[Workshop] How to Build Great Data Science Projects - Part 1
Use this document as a guide and a template for conceptualizing, planning and working on your data science project. Use the“Create Doc” button above to start with a fresh copy of this doc. Feel free to delete any sections/explanation to streamline your doc.
For the purpose of this workshop, we’ll use the word project to refer to some original work that will require at least 20-30 hours of work and produce a substantial output in the form of one or more of these things: Jupyter notebook, code repository, project report, blog post, web application, presentation or video walkthrough.
What are the steps involved in building a great project?
Finding a project topic/idea/domain
Finding a dataset for your project
Preparing an outline and setting deadlines
Executing and iterating on your project
Project Documentation & Presentation
Showcasing your Project on your Resume/LinkedIn
Maximizing your reach and improving your project
In Part 1 of this workshop, we’ll cover steps 1 to 4. Let’s get started!
Step 1: Finding a Project Topic/Idea/Domain
It’s OK to feel lost when you’re trying to figure out what topic you should build your next/first project on. Generally speaking, it should be approachable while being just a bit challenging, so that you can both complete the project and learn something.
What should be the topic of your project?
Something you have learned and want to practice e.g. Data Analysis with Python
For every course you take, you should have a project, ideally 2-3.
Something you are interested in learning e.g. scikit-learn, plotly etc.
It’s OK if you don’t already know the topics, you can learn while doing the project
Something that will fill a gap in your portfolio/Resume e.g. model deployment
Go through your Resume, or check out some job listings on LinkedIn
Something interesting you came across and want to replicate with a different dataset
Topics for Projects in Data Science & Machine Learning
Exploratory Data Analysis of a dataset
Data Visualization with Seaborn, Plotly, Folium(maps)

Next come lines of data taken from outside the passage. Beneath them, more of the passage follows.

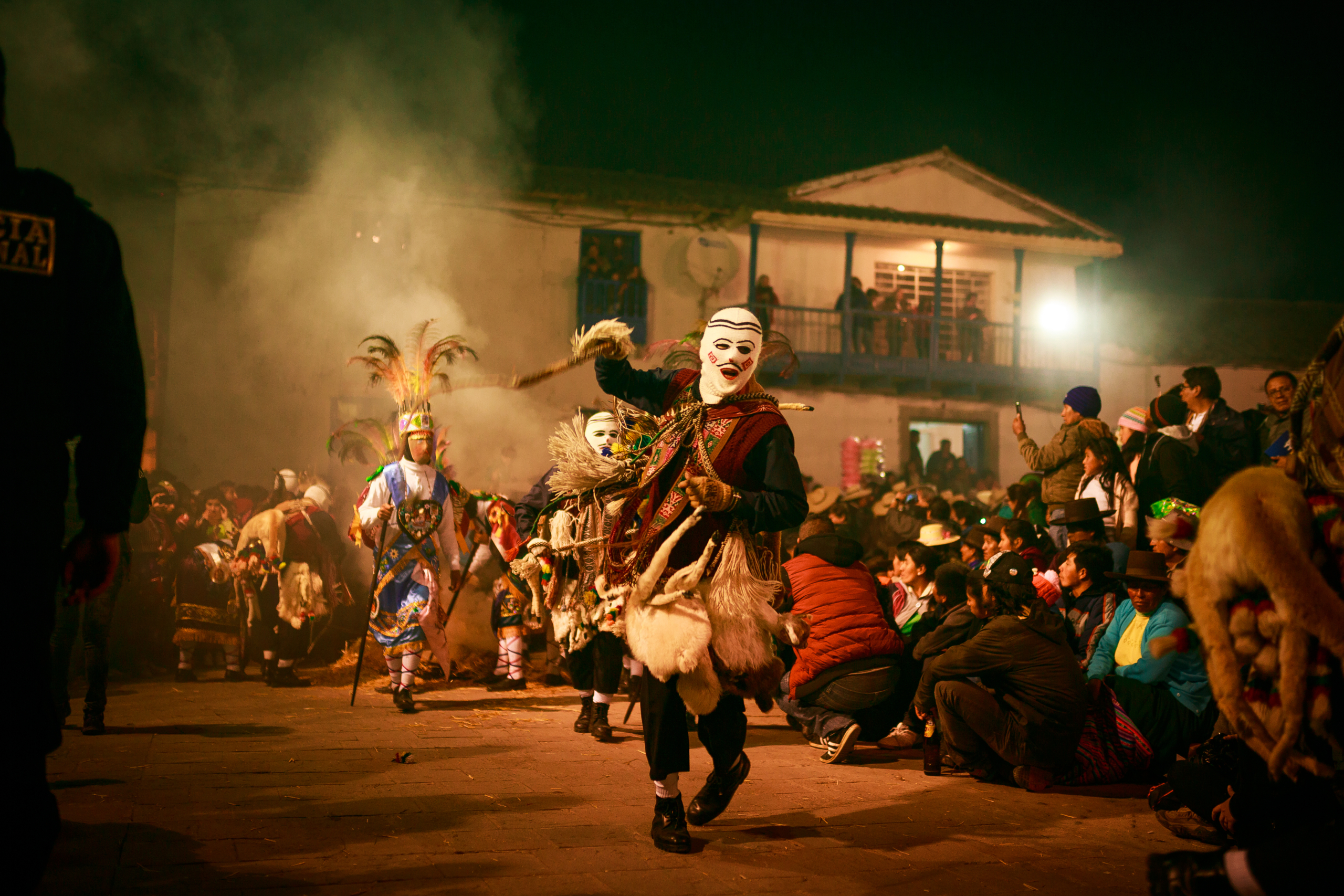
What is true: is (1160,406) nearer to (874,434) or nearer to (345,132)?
(874,434)

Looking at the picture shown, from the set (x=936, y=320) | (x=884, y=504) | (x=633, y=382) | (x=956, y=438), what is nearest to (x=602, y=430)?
(x=633, y=382)

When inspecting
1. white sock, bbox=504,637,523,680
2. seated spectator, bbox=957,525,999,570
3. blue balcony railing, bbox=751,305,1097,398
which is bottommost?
white sock, bbox=504,637,523,680

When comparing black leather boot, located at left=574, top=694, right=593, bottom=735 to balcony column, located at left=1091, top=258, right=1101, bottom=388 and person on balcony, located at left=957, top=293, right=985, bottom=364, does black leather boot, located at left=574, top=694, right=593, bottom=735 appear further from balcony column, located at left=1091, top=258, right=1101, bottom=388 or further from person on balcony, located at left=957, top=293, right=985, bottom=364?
balcony column, located at left=1091, top=258, right=1101, bottom=388

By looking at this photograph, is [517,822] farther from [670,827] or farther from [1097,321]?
[1097,321]

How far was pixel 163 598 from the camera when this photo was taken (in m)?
9.36

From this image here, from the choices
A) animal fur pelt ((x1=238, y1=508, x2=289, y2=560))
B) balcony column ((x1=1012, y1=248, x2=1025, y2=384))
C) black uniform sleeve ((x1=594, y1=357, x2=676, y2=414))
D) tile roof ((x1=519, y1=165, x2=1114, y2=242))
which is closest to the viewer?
black uniform sleeve ((x1=594, y1=357, x2=676, y2=414))

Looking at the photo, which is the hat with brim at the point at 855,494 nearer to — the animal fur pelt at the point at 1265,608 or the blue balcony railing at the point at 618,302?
the blue balcony railing at the point at 618,302

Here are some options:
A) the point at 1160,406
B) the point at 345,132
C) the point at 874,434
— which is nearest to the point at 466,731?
the point at 1160,406

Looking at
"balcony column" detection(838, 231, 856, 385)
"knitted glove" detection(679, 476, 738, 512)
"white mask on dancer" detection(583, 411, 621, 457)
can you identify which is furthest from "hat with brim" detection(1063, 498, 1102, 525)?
"balcony column" detection(838, 231, 856, 385)

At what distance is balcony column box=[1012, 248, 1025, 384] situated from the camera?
755 inches

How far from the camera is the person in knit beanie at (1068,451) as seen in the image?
25.2 feet

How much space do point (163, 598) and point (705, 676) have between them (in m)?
7.29

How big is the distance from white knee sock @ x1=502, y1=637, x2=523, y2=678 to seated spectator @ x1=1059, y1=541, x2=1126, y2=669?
14.9ft

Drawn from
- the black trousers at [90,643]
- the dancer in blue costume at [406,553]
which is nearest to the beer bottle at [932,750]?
the dancer in blue costume at [406,553]
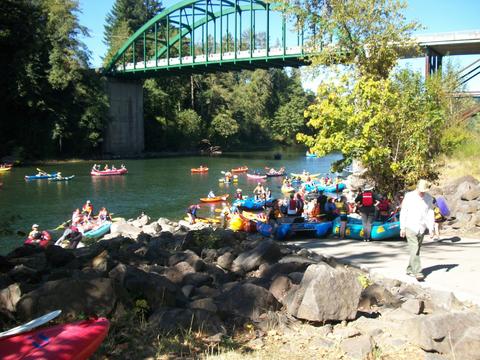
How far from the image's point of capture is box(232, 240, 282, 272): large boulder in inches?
291

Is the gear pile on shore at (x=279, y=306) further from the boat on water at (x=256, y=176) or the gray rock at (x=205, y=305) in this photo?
the boat on water at (x=256, y=176)

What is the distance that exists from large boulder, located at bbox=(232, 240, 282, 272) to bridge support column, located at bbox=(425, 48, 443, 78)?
71.9ft

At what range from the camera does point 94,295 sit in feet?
15.7

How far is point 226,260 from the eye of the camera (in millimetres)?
7867

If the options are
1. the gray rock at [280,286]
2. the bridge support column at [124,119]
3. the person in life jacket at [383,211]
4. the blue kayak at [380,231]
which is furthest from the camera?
the bridge support column at [124,119]

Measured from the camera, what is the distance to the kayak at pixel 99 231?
16578 millimetres

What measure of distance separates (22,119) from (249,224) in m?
41.2

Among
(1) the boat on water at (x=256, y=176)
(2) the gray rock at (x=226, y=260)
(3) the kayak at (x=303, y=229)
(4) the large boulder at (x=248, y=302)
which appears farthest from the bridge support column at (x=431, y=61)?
(4) the large boulder at (x=248, y=302)

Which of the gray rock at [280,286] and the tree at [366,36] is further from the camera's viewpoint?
the tree at [366,36]

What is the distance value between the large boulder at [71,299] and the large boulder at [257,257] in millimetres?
2843

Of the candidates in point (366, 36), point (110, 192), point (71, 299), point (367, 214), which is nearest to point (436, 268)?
point (367, 214)

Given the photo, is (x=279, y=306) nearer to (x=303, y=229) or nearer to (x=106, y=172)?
(x=303, y=229)

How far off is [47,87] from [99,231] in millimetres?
35377

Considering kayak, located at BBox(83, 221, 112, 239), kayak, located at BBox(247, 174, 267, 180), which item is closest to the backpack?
kayak, located at BBox(83, 221, 112, 239)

Supervised machine learning(regression/classification) on tabular data
Unsupervised machine learning(clustering/recommendations) on tabular data
Deep Learning on images(Computer vision)
Deep Learning for natural language processing
Data cleaning and feature engineering
Reinforcement learning
Dataset creation using web scraping or official APIs
Model deployment using Flask & Heroku
Creating a web/mobile application powered by machine learning
Participating in a active/completed data science competition on Kaggle etc.
A practical tutorial on any topic related to machine learning
Implementing a paper on a different dataset
Create and publish a Python library with utilities, models, functions etc.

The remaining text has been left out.